Multiple build targets in Go

By Peter Leinonen on July 30, 2025

One of Go’s underappreciated strengths is how easy it is to structure a project with multiple build targets from the same codebase. Whether you're building a CLI tool, a server, or an AWS Lambda function, Go gives you the flexibility to share your core logic while targeting different runtimes with minimal friction.

The Power of cmd/

A common and clean pattern is to organize your project with a cmd/ directory that contains a subdirectory for each binary:

/cmd
  /cli
    main.go
  /server
    main.go
  /lambda
    main.go
/pkg
  ...shared logic...

Each main.go under cmd/ is its own entry point. You might use the same packages under /pkg for all of them, just wired up differently depending on what kind of environment or use case you're targeting.

Why This Matters

This pattern keeps your codebase DRY, modular, and maintainable.
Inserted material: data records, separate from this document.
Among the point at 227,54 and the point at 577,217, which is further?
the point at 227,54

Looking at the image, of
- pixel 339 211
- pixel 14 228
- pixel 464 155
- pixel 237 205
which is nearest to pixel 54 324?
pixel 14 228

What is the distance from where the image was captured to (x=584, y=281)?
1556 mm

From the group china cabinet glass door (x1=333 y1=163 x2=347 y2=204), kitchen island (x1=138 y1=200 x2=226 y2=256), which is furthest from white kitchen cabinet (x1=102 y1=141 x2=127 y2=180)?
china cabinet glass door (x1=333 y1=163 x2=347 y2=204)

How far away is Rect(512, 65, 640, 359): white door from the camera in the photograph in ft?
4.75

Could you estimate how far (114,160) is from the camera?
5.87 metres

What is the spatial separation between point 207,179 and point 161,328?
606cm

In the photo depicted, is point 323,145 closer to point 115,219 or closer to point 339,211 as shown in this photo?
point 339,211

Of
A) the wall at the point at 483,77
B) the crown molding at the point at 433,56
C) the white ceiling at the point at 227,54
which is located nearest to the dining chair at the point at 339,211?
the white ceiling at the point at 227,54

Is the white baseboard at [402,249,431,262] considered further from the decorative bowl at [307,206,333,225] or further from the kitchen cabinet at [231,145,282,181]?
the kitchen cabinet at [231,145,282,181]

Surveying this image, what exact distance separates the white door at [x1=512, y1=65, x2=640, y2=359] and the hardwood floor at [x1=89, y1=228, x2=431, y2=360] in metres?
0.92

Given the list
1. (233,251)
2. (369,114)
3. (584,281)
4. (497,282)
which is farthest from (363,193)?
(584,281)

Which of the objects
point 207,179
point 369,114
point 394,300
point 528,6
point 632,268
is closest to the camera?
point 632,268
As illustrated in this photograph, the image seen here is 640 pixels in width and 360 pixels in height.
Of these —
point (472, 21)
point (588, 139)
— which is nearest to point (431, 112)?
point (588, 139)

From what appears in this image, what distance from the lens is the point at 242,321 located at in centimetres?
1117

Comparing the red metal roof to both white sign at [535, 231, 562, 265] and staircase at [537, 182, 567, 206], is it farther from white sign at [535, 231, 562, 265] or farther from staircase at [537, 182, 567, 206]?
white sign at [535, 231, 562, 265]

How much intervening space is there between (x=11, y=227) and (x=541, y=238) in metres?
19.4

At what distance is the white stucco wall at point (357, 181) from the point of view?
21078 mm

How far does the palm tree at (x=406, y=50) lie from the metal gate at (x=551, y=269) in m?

It also makes your build process clean and explicit:

go build -o bin/cli ./cmd/cli
go build -o bin/server ./cmd/server
GOOS=linux GOARCH=amd64 go build -o bin/lambda ./cmd/lambda

You can even write shared test suites for the logic in /pkg and know all three binaries are using the same trusted code.

Moving Forward

If you’re working on a Go project and you foresee multiple deployment targets—don’t fork the repo. Don’t duplicate logic. Instead, embrace this structure. It’ll save you time, reduce bugs, and scale beautifully as your project grows.

So go ahead: one codebase, many front doors. Just keep building.